At some point in the next few months, Erdoğan may simply decide to let those millions move on. He may do it all at once and out loud, or slowly and quietly to build pressure on Berlin to surrender to his terms. He has the leverage because the EU has no plan B to handle another crisis.

Implications of a Second Migrant Wave

If the flow across the Aegean begins anew, it will be Greece and the Balkans that get overwhelmed again. Greece is in the EU but has been left to slowly twist on its own petard since its financial crisis. It will have no choice but to allow them to move on, but the strain will still be immense.

Macedonia and Serbia will then face the same problems as last year but with the northern routes into the EU now closed. They, meanwhile, have been left outside the EU staring in.

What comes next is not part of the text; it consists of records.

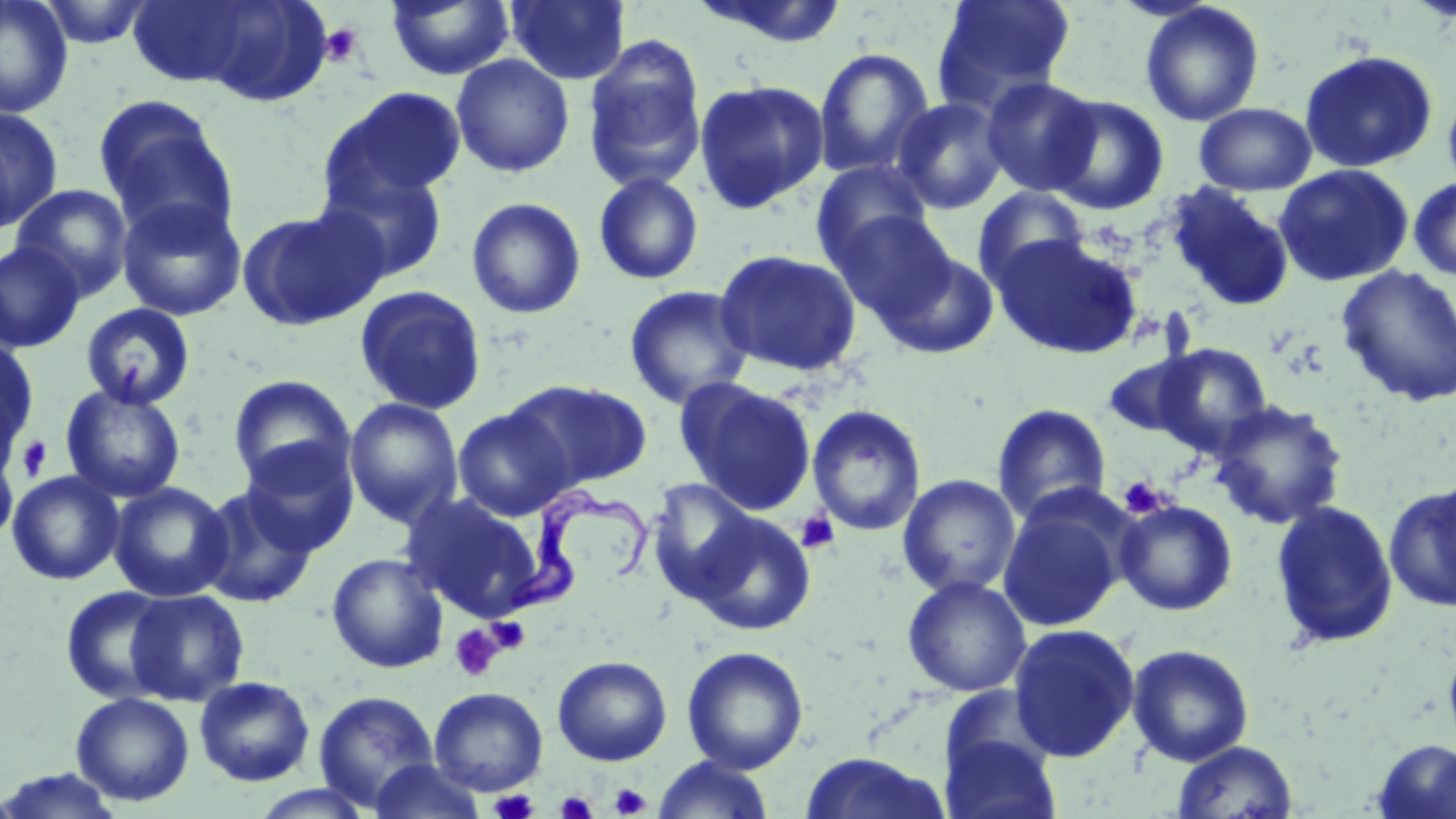
Summary:
  - Coordinate format: approximate bounding boxes as [x1, y1, x2, y2] in pixels
  - Platelet locations: [320, 24, 364, 66], [15, 435, 53, 481], [1118, 476, 1166, 518], [796, 511, 841, 553], [487, 616, 531, 654], [449, 624, 504, 682], [609, 783, 651, 818], [489, 788, 539, 819], [555, 790, 598, 818]
  - Uninfected red blood cell locations: [0, 0, 74, 118], [37, 0, 157, 49], [385, 0, 515, 81], [505, 0, 631, 85], [688, 0, 851, 50], [931, 0, 1077, 113], [1139, 2, 1265, 127], [126, 3, 273, 87], [582, 36, 707, 194], [813, 47, 935, 179], [1299, 49, 1438, 173], [451, 54, 575, 178], [980, 76, 1103, 197], [693, 78, 830, 213], [1442, 84, 1456, 197], [321, 87, 467, 208], [1043, 94, 1169, 215], [93, 96, 236, 237], [892, 97, 1009, 214], [1194, 102, 1317, 196], [0, 107, 63, 233], [810, 160, 932, 270], [1273, 164, 1414, 287], [322, 167, 449, 283], [593, 172, 704, 286], [1408, 176, 1456, 281], [1164, 182, 1296, 313], [11, 184, 134, 300], [971, 186, 1091, 292], [116, 195, 248, 322], [465, 196, 586, 319], [238, 206, 388, 332], [829, 209, 959, 324], [993, 234, 1142, 360], [0, 241, 84, 353], [876, 247, 999, 359], [714, 249, 862, 377], [1335, 265, 1456, 407], [354, 285, 487, 415], [624, 285, 754, 409], [80, 303, 196, 411], [0, 335, 38, 462], [1150, 343, 1274, 456], [1102, 350, 1210, 440], [228, 374, 355, 489], [677, 378, 817, 515], [508, 379, 652, 490], [60, 383, 186, 503], [343, 397, 464, 527], [1210, 400, 1348, 530], [991, 403, 1112, 525], [806, 404, 927, 536], [452, 406, 575, 521], [1, 439, 19, 550], [239, 439, 359, 555], [7, 470, 124, 585], [897, 474, 1021, 598], [646, 479, 757, 599], [108, 481, 233, 602], [1384, 482, 1456, 615], [195, 485, 319, 608], [401, 493, 544, 620], [997, 495, 1129, 633], [1115, 499, 1238, 616], [1269, 499, 1399, 650], [692, 511, 816, 635], [327, 553, 448, 673], [902, 575, 1032, 698], [60, 585, 177, 704], [126, 588, 249, 706], [1007, 622, 1141, 763], [1442, 631, 1456, 757], [1126, 643, 1255, 766], [682, 645, 809, 774], [552, 655, 672, 765], [194, 675, 315, 786], [429, 687, 548, 796], [313, 690, 439, 811], [71, 692, 194, 806], [940, 728, 1062, 819], [1371, 738, 1456, 818], [1171, 741, 1299, 818], [797, 751, 951, 819], [651, 756, 776, 819], [367, 758, 488, 819], [0, 769, 124, 818], [249, 785, 377, 819]
  - Trypanosoma brucei locations: [504, 484, 654, 618]
  - Slide-level diagnosis: Trypanosoma brucei
  - Stain: May-Grünwald-Giemsa
  - Preparation: thin blood smear
  - Modality: optical microscopy
  - Field of view: single
  - Image size: 1456×819 pixels
  - Magnification: 1000x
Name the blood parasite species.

Merkel is perhaps the most effective and farsighted leader in the entire West. But even she will be challenged to build any effective EU response while her remaining partners face even more backlash from their own various domestic Orbans. Whatever happens with Brexit – perhaps Merkel and certain British leaders will find a way to walk back from the edge – renewed crisis over refugees will break the EU, leave chaos across the Balkans and leave hundreds of thousands of desperate people with nowhere to call home.

The only long-term solution remains, as it has for some time, strenuous EU and US efforts to bring real stability to Syria and Iraq.  This cannot be done at arm’s length.


Gerard M. Gallucci is a retired US diplomat and UN peacekeeper. He worked as part of US efforts to resolve the conflicts in Angola, South Africa and Sudan and as Director for Inter-American Affairs at the National Security Council. He served as UN Regional Representative in Mitrovica, Kosovo from July 2005 until October 2008 and as Chief of Staff for the UN mission in East Timor from November 2008 until June 2010. He has a PhD in political science, taught at the University of Pittsburgh, University of Arkansas, George Washington University and Drake University and now works as an independent consultant.